▸ Instructions
• 1. Rewrite the research vessel article from "RV Callista is" down to "of the year.", putting "eight weeks" in place of "six weeks".
• 2. Answer these questions from the research vessel article:
(a) Where is the new vessel to be based?
(b) Who will be the primary beneficiaries of the new craft?
(c) For roughly how much of the year will the vessel be available for hire by commercial customers?

▸ Source excerpt
* Start *

New Research Vessel for UK Marine Scientists
The University of Southampton 's School of Ocean & Earth Science has taken delivery of the new research vessel RVCallista , which is to be based at the National Oceanography Centre, Southampton (NOCS), a joint venture between the University of Southampton and the National Environment Research Council (NERC).
RV Callista is also a product of the move towards consolidation, conceptualised as a shared resource with which all parties will 'work together as one'. Students at the School of Ocean and Earth Science will be the primary beneficiaries of the new craft, which has become operational just in time for the new academic year. Student fieldwork will be RV Callista 's priority but it will also be used by the NERC for research and the testing of marine research instrumentation which may then be fitted to its larger deepsea vessels. The vessel will also pay for its keep by being available for hire by commercial customers approximately six weeks of the year.

* End *

▸ Recorded information
* Start *

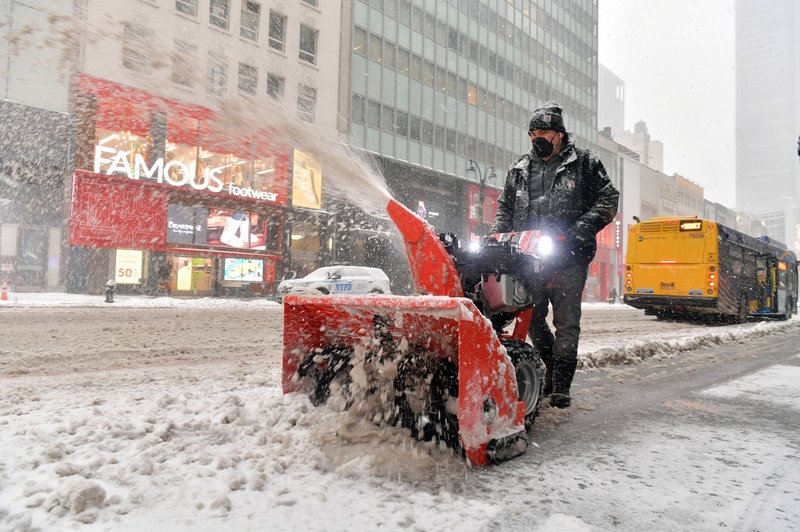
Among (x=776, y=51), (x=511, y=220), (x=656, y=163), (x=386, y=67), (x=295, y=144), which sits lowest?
(x=511, y=220)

* End *

▸ Completed exercise
• 1.
RV Callista is also a product of the move towards consolidation, conceptualised as a shared resource with which all parties will 'work together as one'. Students at the School of Ocean and Earth Science will be the primary beneficiaries of the new craft, which has become operational just in time for the new academic year. Student fieldwork will be RV Callista 's priority but it will also be used by the NERC for research and the testing of marine research instrumentation which may then be fitted to its larger deepsea vessels. The vessel will also pay for its keep by being available for hire by commercial customers approximately eight weeks of the year.

• 2.
(a) At the National Oceanography Centre, Southampton (NOCS).
(b) Students at the School of Ocean and Earth Science.
(c) Approximately six weeks.